Текст упражнения
+ + +

Итак, в качественной постановке проблема «снята» и в действительности не существует. Взамен противопоставляющего «или» должен быть союз «и», и противники, занявшие в силу общих и принципиальных убеждений полярно противоположные позиции, должны понять, что они находятся в плену ложных экстремистских взглядов и сражаются с ветряными мельницами.

Вопрос остается, однако, вполне правомочным в количественной постановке, и это верный показатель того, что он перестал быть областью домыслов и веры и стал предметом точных наук: какова доля участия или удельный вес наследственности и среды, природы и воспитания, кооперативно участвующих в формировании признака, в конечном проявлении каждого конкретного свойства?

Это далеко не праздный вопрос, и факты показывают, что он не имеет однозначного, пригодного для всех случаев жизни решения. Принципиальное решение для всех свойств одно – «и наследственность и среда», их удельное отражение в конечном выражении разных свойств может быть количественно очень различным.

Дети белых родителей, зачатые, родившиеся и выросшие как в условиях полярного холода, так и в условиях экваториальной жары, останутся белокожими, хотя, может быть, и покроются загаром на экваторе; дети родителей-негров и там и здесь останутся чернокожими. Высокий удельный вес наследственности и малая роль влияния среды на пигментацию кожи очевидны, но это никоим образом не означает, что факторы среды не принимали участия в развитии этого признака, а говорит лишь о том, что во всем диапазоне взятых внешних условий «норма реакции» данной («белой» или «черной») наследственной конституции на все значения средовых условий устойчива и практически одинакова. С другой стороны, каждый знает, что одно и то же животное, пусть это будет собака, на голодном и биохимически неполноценном пайке и в забросе вырастет хилым, забитым и, может быть, трусливым заморышем, хотя в сытости и в холе оно превратится в рослого и храброго красавца. Здесь очевидно сильное влияние среды, хотя это опять-таки отнюдь не означает, что наследственность безразлична: в одних и тех же условиях голодовки иные наследственные конституции хоть и с трудом, но выживут, другие же обнаружат недостаточную выносливость и станут жертвой болезней. Здесь легко уловимы как роль среды, так и роль наследственности.

+ + +

Перечень записей
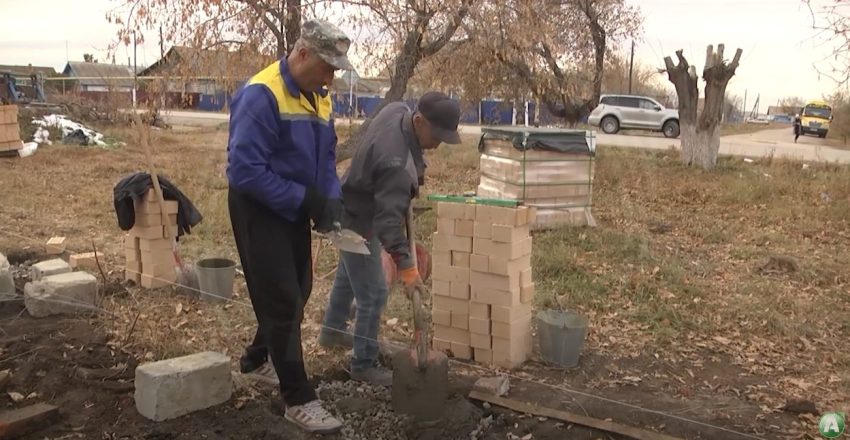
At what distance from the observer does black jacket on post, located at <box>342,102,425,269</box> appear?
3141 millimetres

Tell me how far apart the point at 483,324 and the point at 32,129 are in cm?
1629

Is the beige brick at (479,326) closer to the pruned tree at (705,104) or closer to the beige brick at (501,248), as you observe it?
the beige brick at (501,248)

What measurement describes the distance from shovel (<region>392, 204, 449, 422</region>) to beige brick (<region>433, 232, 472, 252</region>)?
0.80 m

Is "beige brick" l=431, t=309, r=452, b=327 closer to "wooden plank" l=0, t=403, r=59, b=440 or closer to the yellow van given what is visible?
"wooden plank" l=0, t=403, r=59, b=440

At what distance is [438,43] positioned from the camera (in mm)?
8297

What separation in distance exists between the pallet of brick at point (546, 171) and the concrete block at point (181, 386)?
15.5 feet

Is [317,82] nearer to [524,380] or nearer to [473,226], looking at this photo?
[473,226]

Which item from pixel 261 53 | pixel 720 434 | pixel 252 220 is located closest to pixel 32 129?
pixel 261 53

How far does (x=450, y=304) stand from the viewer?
4.19 m

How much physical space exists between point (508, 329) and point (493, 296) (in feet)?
0.66

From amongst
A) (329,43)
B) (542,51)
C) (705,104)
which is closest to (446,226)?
(329,43)

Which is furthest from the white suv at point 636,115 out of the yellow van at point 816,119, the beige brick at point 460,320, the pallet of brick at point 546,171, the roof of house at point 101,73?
the beige brick at point 460,320

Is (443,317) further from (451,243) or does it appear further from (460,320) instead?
(451,243)
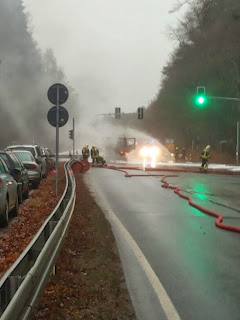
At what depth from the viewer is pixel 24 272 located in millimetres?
4547

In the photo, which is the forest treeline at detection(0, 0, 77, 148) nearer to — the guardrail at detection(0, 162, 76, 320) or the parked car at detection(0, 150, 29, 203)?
the parked car at detection(0, 150, 29, 203)

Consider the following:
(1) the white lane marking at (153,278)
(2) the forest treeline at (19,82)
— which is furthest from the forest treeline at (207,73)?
(1) the white lane marking at (153,278)

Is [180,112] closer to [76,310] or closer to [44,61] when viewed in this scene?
[44,61]

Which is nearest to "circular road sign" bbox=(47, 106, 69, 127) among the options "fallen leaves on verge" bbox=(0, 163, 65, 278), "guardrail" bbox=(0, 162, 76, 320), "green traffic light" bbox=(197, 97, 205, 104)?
"fallen leaves on verge" bbox=(0, 163, 65, 278)

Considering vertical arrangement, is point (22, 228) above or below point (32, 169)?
below

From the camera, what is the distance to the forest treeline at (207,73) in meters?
42.9

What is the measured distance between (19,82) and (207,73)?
119ft

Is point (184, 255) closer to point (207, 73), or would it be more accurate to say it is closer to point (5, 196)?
point (5, 196)

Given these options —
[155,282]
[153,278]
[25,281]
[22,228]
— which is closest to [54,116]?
[22,228]

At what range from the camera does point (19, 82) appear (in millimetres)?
79500

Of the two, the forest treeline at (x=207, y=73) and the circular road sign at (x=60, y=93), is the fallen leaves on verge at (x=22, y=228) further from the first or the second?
the forest treeline at (x=207, y=73)

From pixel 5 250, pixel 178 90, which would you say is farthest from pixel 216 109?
pixel 5 250

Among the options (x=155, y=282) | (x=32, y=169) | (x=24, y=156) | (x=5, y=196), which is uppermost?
(x=24, y=156)

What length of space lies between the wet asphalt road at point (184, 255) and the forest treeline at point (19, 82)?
60.6m
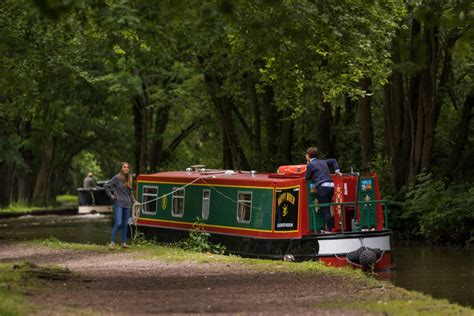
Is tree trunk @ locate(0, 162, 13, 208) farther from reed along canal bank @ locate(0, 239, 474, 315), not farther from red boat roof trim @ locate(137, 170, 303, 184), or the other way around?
reed along canal bank @ locate(0, 239, 474, 315)

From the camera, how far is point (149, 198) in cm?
2534

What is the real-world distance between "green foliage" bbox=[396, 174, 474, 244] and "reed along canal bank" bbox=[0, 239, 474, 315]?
31.8ft

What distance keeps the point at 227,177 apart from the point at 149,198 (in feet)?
12.5

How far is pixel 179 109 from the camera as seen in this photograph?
1677 inches

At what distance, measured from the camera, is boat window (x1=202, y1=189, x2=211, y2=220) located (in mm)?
22516

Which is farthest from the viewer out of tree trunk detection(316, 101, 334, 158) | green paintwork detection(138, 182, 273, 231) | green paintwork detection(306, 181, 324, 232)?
tree trunk detection(316, 101, 334, 158)

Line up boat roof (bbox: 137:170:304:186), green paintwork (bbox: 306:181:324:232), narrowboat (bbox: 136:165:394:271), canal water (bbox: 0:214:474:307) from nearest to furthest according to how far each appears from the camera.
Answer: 1. canal water (bbox: 0:214:474:307)
2. narrowboat (bbox: 136:165:394:271)
3. green paintwork (bbox: 306:181:324:232)
4. boat roof (bbox: 137:170:304:186)

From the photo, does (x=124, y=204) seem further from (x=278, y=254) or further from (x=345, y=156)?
(x=345, y=156)

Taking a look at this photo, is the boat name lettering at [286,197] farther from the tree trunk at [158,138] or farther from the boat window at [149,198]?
the tree trunk at [158,138]

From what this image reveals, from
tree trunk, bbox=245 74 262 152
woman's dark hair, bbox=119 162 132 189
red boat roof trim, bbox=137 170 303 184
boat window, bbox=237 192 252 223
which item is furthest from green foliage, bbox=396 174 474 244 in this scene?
tree trunk, bbox=245 74 262 152

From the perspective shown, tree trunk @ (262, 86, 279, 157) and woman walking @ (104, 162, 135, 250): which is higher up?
tree trunk @ (262, 86, 279, 157)

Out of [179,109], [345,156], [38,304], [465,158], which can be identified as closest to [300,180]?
[38,304]

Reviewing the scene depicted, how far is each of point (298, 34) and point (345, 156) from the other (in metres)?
24.0

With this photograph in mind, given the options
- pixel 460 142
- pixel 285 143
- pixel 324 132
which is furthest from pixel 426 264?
pixel 285 143
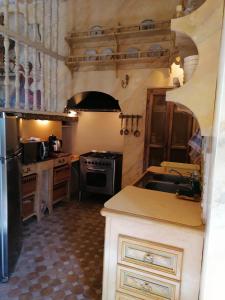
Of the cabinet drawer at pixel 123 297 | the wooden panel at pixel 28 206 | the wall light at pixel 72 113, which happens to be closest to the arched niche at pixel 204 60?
the cabinet drawer at pixel 123 297

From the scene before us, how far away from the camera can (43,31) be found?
3301mm

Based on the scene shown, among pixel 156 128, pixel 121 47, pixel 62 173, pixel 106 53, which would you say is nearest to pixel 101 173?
pixel 62 173

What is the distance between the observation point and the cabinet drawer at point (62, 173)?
11.3 feet

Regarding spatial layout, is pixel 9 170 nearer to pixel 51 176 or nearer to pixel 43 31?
pixel 51 176

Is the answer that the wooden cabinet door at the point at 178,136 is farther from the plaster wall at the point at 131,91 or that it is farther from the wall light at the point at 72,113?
the wall light at the point at 72,113

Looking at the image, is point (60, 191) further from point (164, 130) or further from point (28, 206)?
point (164, 130)

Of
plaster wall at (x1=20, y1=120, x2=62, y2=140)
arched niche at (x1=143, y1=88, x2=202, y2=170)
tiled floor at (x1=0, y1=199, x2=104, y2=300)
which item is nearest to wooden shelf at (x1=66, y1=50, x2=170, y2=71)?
arched niche at (x1=143, y1=88, x2=202, y2=170)

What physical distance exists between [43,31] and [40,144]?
1.66 metres

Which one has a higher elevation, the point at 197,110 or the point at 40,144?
the point at 197,110

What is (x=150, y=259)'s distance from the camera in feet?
4.10

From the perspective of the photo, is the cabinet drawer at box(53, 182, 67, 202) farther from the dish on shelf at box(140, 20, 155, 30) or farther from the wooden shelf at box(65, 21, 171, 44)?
the dish on shelf at box(140, 20, 155, 30)

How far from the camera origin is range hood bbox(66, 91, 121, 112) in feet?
12.4

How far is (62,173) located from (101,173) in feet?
2.09

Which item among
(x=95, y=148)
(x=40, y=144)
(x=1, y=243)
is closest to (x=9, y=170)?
(x=1, y=243)
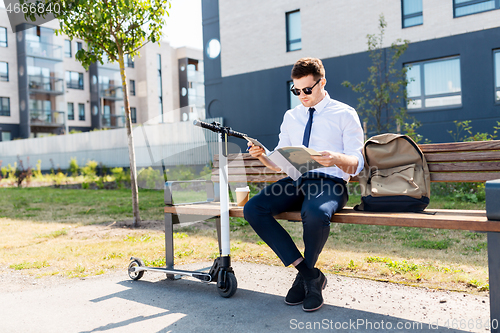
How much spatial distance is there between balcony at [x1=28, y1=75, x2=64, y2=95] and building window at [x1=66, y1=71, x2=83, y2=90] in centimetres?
150

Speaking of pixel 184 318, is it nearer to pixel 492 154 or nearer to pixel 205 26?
pixel 492 154

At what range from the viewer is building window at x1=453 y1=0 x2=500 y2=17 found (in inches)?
493

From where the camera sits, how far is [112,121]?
4012cm

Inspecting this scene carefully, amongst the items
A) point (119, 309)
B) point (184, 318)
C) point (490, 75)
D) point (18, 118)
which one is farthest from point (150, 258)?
point (18, 118)

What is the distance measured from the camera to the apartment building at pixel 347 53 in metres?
12.8

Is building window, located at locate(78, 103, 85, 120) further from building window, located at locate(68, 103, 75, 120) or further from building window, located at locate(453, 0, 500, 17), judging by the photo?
building window, located at locate(453, 0, 500, 17)

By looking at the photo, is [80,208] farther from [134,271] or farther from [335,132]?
[335,132]

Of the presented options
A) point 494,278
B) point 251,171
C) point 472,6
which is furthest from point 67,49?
point 494,278

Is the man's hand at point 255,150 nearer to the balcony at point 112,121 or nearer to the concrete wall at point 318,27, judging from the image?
the concrete wall at point 318,27

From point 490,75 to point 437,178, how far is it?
11.4 meters

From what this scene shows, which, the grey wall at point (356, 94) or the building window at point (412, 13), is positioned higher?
the building window at point (412, 13)

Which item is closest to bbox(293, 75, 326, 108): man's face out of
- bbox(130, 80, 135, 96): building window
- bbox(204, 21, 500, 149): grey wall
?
bbox(204, 21, 500, 149): grey wall

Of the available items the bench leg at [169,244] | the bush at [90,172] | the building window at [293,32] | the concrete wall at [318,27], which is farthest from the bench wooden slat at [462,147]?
the bush at [90,172]

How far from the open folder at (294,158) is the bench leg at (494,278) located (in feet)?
3.72
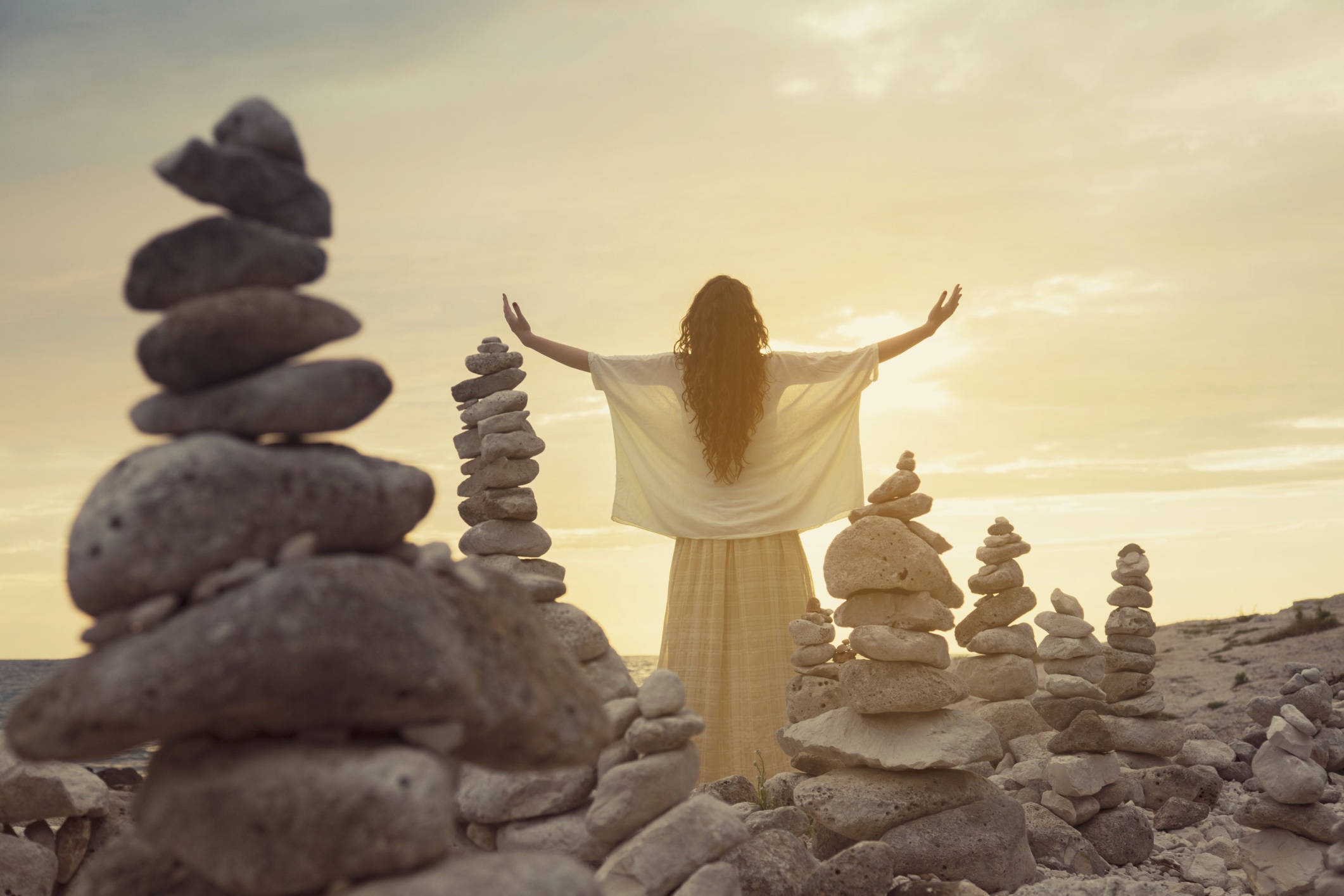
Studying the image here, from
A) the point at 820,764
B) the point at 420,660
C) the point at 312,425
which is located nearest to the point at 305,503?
the point at 312,425

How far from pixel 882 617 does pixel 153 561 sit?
182 inches

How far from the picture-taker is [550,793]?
5.49 metres

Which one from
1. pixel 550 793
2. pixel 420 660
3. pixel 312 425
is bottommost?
pixel 550 793

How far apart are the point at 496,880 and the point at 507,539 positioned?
12.3 feet

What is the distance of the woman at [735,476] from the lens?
827 cm

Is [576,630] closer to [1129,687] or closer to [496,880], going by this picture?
[496,880]

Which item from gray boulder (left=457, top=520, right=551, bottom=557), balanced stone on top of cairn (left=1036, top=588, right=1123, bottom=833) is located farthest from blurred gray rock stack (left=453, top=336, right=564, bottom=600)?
balanced stone on top of cairn (left=1036, top=588, right=1123, bottom=833)

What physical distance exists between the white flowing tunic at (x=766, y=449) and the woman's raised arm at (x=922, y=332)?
0.32 feet

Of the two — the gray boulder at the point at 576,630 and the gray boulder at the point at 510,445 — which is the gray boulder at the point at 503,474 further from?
the gray boulder at the point at 576,630

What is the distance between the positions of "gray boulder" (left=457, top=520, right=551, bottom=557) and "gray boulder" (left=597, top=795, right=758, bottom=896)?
91.0 inches

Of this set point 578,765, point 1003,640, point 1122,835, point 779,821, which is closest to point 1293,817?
point 1122,835

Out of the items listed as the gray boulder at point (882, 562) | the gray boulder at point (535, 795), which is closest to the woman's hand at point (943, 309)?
the gray boulder at point (882, 562)

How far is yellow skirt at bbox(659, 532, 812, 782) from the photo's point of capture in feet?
27.1

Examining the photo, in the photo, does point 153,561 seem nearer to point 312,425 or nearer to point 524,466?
point 312,425
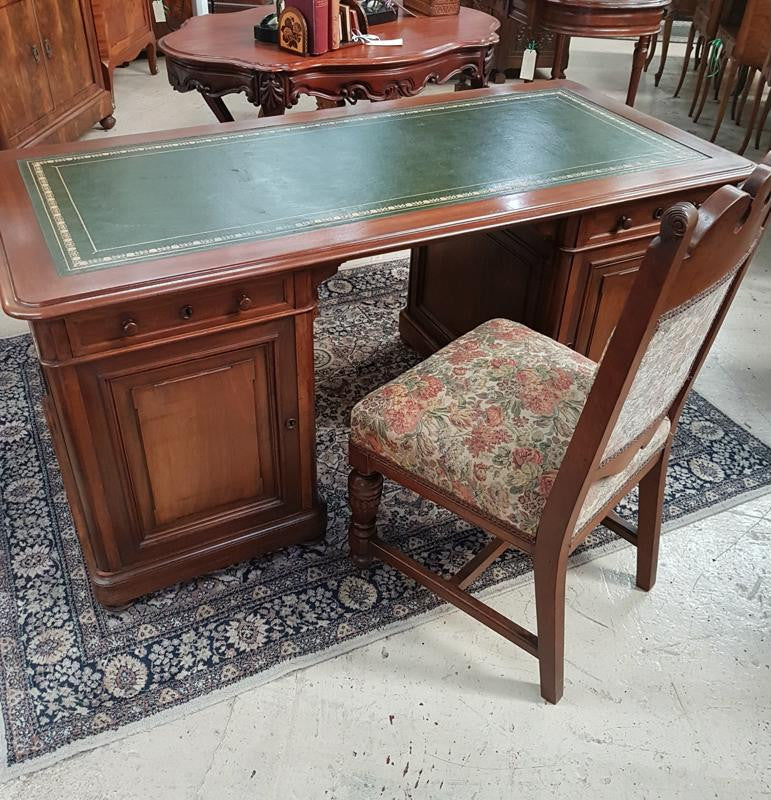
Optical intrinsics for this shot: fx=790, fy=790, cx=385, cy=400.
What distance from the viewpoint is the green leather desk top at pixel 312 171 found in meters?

+ + +

Условие задачи
Продолжите текст о наследственности и среде со следующего места после его последнего предложения. Записи здесь никакой роли не играют.

Письменный ответ
А как же обстоит дело с такими психическими параметрами, как свойства характера, способности, нравственный облик, как, скажем, себялюбие и самоотверженность? Не правы ли те, кто думает, что эти свойства и вся судьба ребенка находятся полностью во власти среды и воспитания, что психика новорожденного – страница без всяких записей (tabula rasa – чистая доска), на которой, поставив ребенка в соответствующие условия, можно написать и судьбу гения, и судьбу среднего человека, и судьбу слабоумного? Не сталкиваемся ли мы здесь со случаем, зеркально противоположным формированию цвета кожи, когда при любой наследственности результат будет отражать лишь влияние условий среды?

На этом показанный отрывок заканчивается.